• _Texte cité_:
▬▬▬

TEXTES: SAMANTHA LUNDER
PHOTOS: DANIEL HAURY

À la Bibliothèque sonore romande, à Lausanne, les livres sont lus à haute voix et enregistrés pour que des personnes aveugles, malvoyantes ou dyslexiques puissent en profiter.
Les 120 bénévoles viennent régulièrement lire des chapitres de romans, d’ouvrages scolaires ou historiques pour compléter la collection.
Nous avons rencontré Edgard, un retraité qui donne volontiers de son temps deux fois par semaine.

Dans la petite pièce fermée et insonorisée, Edgard Raeber règle la hauteur de la chaise. Il allume l’ordinateur et ouvre le livre qu’il tient entre ses mains. Deux clics et il peut commencer: «Seul avec les étoiles», sa voix posée, il se lance dans ce premier chapitre qui occupera une partie de son après-midi. De l’autre côté de la vitre, Clotilde Bulliard effectue quelques réglages sur les écrans en écoutant bien le son de sa voix. «Ne bouge pas trop, Edgard», lui indique la productrice, à travers un micro, avant de lui confirmer qu’il peut aller de l’avant. Ce jour-là, le retraité vient pour sa lecture hebdomadaire. Depuis 20 ans, il est bénévole à la Bibliothèque sonore romande, à Lausanne. Sa voix, il l’offre à des personnes aveugles, malvoyantes ou atteintes de dyslexie ou d’un autre handicap, qui en profiteront pour découvrir ces ouvrages. «J’ai commencé quand il y avait encore les appareils avec des cassettes», réagit-il en souriant. Alors qu’il déroule son texte, il stoppe net, en secouant la tête: «Mince, on reprend.» Il a commis une petite coquille de prononciation et s’apprête à recommencer sa ligne depuis le début.
C’est toute la flexibilité de cette cabine d’enregistrement: à la moindre erreur, les lecteurs sont formés pour pouvoir refaire immédiatement le passage qui a posé problème, et écraser le précédent.
Car l’enregistrement final, lui, doit être le plus parfait possible. «Des fois il y a des fautes d’orthographe dans le livre, là, je bondis!» souffle Edgard. Toutes les semaines, 50 lecteurs se relaient pour le même exercice que celui du retraité, mais chacun avec un roman différent. Ils reviendront, pendant plusieurs jours, ou même des mois. Car, selon la longueur de l’ouvrage, il faudra de nombreuses heures avant d’avoir tous les chapitres de bout en bout. Les 70 autres lecteurs bénévoles enregistrent à domicile.

«Dans la rue, une dame a reconnu ma voix»

▬▬▬

• _Données enregistrées_:
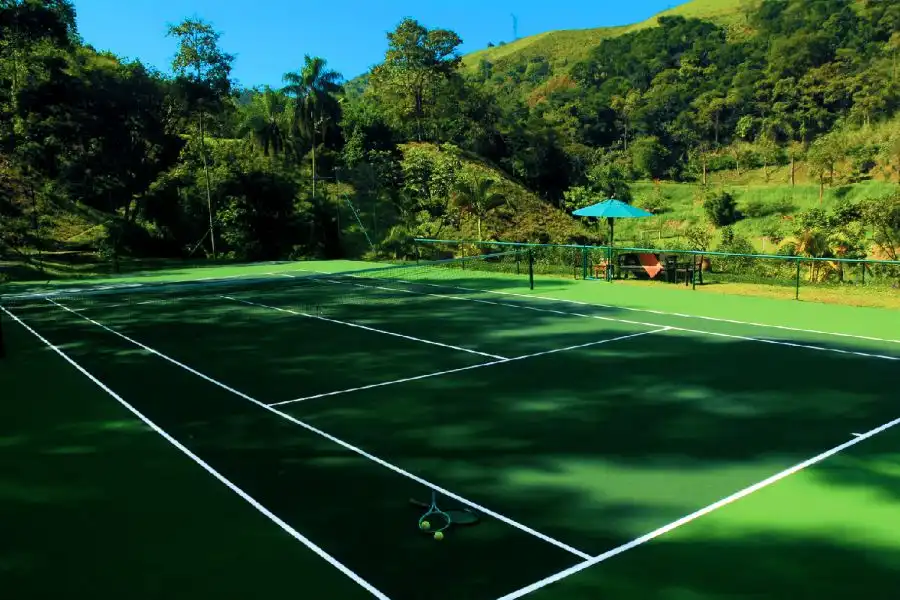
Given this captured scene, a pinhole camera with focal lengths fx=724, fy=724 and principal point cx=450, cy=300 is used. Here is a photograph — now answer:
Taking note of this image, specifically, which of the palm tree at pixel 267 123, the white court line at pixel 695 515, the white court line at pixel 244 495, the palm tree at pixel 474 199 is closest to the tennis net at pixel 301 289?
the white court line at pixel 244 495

▬▬▬

• _Énoncé de l'exercice_: Recopiez sans rien changer le passage de l'article sur la Bibliothèque sonore romande qui commence par «C’est toute la» et va jusqu'à «enregistrent à domicile.».

• _Résultat_:
C’est toute la flexibilité de cette cabine d’enregistrement: à la moindre erreur, les lecteurs sont formés pour pouvoir refaire immédiatement le passage qui a posé problème, et écraser le précédent.
Car l’enregistrement final, lui, doit être le plus parfait possible. «Des fois il y a des fautes d’orthographe dans le livre, là, je bondis!» souffle Edgard. Toutes les semaines, 50 lecteurs se relaient pour le même exercice que celui du retraité, mais chacun avec un roman différent. Ils reviendront, pendant plusieurs jours, ou même des mois. Car, selon la longueur de l’ouvrage, il faudra de nombreuses heures avant d’avoir tous les chapitres de bout en bout. Les 70 autres lecteurs bénévoles enregistrent à domicile.